Evaluating polymeric inhibitors of ethane clathrate hydrates

• Four polymers were investigated as kinetic inhibitors of ethane clathrate hydrates.
• Sever formation conditions of gas hydrates were simulated.
• Induction time and total amount of enclathrated ethane were measured.
• The performance was correlated with hydrogen-bond interactions calculated by computational modeling.

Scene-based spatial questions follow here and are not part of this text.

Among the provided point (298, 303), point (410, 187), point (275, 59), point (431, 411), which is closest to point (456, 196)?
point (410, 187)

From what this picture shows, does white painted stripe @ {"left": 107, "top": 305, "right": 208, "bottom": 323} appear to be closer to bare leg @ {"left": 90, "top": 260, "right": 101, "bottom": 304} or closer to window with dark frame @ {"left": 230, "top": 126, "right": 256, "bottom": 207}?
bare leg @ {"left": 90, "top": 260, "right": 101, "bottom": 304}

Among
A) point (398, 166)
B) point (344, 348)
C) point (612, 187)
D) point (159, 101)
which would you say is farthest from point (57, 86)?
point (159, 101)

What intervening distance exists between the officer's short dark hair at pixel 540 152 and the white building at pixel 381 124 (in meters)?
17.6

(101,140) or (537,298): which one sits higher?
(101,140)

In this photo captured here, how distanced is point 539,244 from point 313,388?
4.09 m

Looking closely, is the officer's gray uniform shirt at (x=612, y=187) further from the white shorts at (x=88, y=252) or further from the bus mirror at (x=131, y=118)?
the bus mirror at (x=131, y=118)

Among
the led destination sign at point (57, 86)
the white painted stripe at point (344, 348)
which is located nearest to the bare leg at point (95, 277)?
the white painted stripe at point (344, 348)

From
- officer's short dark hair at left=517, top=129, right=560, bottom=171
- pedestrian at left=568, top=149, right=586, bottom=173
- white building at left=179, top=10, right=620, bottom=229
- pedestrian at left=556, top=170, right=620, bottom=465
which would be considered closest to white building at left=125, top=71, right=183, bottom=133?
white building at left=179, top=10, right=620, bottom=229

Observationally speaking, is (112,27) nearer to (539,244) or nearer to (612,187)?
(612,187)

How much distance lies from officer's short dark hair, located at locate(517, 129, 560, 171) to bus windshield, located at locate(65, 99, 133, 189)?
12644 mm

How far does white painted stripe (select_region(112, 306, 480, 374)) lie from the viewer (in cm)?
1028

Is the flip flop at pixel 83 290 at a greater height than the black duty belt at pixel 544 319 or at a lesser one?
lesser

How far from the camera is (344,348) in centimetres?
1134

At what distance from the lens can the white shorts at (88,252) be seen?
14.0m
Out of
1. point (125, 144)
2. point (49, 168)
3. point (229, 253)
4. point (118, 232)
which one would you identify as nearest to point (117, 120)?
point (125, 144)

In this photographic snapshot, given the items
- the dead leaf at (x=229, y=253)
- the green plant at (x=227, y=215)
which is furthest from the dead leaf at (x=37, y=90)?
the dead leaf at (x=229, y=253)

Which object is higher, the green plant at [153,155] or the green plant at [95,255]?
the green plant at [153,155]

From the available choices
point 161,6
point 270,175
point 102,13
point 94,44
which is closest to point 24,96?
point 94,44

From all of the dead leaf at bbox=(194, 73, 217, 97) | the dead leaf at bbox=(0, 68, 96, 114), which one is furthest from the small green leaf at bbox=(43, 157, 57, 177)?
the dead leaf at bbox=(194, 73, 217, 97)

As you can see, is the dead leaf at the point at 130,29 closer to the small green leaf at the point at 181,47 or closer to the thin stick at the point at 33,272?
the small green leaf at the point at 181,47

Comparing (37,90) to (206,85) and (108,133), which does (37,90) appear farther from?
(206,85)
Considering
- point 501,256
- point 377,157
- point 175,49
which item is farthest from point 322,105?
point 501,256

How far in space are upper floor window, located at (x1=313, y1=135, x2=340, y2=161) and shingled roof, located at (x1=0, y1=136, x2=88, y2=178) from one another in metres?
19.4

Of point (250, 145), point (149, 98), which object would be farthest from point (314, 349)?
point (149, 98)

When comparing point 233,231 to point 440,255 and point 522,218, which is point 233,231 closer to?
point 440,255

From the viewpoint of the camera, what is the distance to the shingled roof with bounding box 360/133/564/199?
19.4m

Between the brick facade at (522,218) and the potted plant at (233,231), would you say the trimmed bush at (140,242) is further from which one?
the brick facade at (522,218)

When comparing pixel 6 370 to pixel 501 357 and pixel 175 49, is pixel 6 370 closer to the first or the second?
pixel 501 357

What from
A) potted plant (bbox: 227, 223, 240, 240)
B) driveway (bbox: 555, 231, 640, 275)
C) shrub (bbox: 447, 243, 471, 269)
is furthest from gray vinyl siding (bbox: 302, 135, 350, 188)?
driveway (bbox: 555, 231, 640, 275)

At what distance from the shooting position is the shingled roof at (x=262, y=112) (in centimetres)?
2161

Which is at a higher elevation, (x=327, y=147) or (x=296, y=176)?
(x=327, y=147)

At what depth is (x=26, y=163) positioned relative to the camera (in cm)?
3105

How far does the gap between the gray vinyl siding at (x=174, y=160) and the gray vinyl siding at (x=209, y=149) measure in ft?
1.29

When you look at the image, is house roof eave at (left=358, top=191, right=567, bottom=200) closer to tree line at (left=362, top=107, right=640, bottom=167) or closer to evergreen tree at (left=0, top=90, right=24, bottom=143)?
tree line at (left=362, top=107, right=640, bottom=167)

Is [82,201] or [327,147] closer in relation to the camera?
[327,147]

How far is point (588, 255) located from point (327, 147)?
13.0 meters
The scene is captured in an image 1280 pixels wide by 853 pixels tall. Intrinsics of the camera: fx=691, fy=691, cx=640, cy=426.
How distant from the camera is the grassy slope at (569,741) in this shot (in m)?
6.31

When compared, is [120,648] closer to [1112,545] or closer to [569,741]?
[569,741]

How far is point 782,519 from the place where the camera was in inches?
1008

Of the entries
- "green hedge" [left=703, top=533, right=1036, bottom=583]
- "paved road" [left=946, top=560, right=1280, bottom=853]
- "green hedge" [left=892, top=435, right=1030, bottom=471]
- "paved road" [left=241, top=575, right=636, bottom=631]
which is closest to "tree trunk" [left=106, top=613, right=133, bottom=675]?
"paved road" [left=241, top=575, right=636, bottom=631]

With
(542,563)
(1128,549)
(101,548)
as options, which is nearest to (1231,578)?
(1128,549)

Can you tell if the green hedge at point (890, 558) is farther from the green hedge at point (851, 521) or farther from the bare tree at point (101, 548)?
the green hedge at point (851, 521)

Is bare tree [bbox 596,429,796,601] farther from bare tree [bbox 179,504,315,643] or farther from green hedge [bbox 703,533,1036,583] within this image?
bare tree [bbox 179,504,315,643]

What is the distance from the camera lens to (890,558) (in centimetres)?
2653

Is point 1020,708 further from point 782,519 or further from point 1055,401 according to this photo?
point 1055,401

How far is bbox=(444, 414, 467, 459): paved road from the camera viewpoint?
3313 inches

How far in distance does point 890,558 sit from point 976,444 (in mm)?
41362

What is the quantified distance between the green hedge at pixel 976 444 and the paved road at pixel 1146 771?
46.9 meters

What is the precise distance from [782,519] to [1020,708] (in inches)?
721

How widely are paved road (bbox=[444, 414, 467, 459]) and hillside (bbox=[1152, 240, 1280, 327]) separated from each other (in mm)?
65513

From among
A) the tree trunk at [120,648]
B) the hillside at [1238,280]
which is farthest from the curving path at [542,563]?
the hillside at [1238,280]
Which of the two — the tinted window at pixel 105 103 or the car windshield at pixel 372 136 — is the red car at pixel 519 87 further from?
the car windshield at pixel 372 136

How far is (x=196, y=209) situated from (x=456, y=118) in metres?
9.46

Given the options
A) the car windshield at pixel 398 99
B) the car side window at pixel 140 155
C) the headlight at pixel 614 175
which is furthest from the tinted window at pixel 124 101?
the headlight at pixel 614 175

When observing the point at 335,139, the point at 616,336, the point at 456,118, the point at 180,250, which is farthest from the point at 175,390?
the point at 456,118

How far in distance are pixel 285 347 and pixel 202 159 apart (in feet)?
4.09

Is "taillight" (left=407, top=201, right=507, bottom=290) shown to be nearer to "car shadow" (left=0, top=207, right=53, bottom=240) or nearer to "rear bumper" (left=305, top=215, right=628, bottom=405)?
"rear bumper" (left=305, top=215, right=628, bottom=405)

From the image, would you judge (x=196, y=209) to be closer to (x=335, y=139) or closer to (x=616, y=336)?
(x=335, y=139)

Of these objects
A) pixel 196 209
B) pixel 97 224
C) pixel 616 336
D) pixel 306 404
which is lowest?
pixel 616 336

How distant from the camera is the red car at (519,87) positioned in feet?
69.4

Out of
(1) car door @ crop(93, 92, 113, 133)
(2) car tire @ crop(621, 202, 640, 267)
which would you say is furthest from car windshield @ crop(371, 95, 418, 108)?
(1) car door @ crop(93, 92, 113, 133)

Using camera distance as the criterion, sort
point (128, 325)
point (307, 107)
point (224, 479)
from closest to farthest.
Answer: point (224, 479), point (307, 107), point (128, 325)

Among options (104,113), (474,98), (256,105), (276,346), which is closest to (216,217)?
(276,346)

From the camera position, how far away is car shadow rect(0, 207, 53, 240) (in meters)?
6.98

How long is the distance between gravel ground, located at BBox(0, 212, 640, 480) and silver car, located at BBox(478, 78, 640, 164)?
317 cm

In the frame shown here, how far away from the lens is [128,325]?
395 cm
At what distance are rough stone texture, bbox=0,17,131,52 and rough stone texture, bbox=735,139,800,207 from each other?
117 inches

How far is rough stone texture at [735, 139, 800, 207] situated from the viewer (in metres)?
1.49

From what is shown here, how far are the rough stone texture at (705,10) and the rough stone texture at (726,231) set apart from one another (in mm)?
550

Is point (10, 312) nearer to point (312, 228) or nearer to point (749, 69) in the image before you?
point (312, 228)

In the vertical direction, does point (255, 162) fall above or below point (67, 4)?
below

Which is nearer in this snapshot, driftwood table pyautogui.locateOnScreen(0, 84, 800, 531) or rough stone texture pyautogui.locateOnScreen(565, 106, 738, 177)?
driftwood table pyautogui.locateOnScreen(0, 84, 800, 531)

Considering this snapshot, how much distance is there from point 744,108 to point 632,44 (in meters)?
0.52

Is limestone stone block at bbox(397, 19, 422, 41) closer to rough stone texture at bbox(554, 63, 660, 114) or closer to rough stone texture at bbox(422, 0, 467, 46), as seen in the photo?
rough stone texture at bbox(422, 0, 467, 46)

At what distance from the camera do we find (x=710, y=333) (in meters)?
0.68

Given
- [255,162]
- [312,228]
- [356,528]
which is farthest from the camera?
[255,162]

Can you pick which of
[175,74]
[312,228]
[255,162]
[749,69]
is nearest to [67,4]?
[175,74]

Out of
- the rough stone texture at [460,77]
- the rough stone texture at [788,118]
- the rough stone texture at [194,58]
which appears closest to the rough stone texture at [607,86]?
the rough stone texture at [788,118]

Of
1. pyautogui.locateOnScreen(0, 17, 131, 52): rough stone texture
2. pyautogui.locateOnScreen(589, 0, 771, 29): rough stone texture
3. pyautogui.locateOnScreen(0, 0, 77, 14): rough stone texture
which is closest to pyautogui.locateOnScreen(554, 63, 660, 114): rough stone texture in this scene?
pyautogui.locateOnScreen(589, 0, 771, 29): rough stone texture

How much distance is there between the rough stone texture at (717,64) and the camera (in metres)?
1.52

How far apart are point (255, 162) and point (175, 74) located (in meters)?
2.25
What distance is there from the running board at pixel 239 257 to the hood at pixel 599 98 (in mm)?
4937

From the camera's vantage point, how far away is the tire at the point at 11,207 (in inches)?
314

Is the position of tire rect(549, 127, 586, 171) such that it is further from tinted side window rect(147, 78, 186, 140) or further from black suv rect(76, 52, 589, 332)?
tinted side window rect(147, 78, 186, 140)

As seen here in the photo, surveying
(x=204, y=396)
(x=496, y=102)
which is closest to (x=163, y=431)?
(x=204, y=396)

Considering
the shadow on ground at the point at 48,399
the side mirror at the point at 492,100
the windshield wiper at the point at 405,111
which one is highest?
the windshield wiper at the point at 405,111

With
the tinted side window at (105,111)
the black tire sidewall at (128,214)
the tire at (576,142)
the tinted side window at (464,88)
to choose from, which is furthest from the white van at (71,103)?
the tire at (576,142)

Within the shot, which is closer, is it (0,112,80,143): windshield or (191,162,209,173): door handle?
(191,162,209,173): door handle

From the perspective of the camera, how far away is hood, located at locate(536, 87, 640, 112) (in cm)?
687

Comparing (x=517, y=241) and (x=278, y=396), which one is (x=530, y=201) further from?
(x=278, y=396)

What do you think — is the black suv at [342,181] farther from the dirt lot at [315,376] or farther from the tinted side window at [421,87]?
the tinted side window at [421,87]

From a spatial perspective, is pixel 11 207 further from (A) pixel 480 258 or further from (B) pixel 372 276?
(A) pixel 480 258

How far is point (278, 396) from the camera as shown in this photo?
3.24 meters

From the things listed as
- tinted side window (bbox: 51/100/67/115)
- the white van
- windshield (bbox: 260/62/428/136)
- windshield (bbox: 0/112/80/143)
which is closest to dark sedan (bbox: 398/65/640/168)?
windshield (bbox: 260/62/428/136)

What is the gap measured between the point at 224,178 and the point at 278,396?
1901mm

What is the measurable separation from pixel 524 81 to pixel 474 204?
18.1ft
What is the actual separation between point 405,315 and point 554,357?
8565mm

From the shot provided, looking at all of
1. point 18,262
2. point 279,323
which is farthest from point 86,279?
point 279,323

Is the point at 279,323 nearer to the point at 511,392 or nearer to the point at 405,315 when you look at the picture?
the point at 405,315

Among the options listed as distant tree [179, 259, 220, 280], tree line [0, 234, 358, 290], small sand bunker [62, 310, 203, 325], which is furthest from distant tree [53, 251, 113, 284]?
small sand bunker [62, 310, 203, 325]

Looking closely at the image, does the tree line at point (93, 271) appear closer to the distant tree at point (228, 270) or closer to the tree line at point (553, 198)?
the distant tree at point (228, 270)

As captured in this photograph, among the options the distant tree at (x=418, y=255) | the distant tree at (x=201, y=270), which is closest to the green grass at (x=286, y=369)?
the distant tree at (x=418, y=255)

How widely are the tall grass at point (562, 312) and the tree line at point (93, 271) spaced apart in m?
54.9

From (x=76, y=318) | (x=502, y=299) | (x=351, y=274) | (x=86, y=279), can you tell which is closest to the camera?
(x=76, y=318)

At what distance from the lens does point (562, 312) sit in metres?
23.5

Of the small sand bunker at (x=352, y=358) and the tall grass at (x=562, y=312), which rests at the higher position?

Inhibitions of gas hydrates under sever conditions such as high subcooling temperature using kinetic hydrate inhibitors (KHIs) is practically challenging. However, KHIs are favorable than thermodynamic inhibitors (THIs) because of economical and environmental reasons. Therefore, fundamental understandings of polymers performance in high severity conditions are essential to rationally design effective KHIs for this type of application. In this paper, polyvinylpyrrolidone, polyethyloxazoline and low and high Mw of polyethylene glycol (200 MW and 20,000 MW) were investigated as kinetic ethane clathrate hydrates inhibitors. Performance was evaluated in terms of the induction time to nucleation and the total number of moles of ethane enclathrated in the hydrate. The induction time to nucleation was observed to scale in order of increasing performance as polyethylene glycol (20,000 MW), polyvinylpyrrolidone, polyethylene glycol (200 MW), and polyethyloxazoline. Polyethylene glycol leads to the lowest yield of ethane in the clathrate hydrate, while polyethyloxazoline and polyvinylpyrrolidone lead to similar high yields near the polymer-free system. The performance observed was supported by computational modeling using density functional theory (DFT), where infra-red (IR) band shifts were calculated for the polymer surrogates in hydrated forms. Additionally, bond distance, interaction energy, and atom charge of polymer surrogates molecules in the hydrated state were calculated. These calculations were correlated with the performances of polyvinylpyrrolidone and polyethyloxazoline as kinetic inhibitors of ethane clathrate hydrates.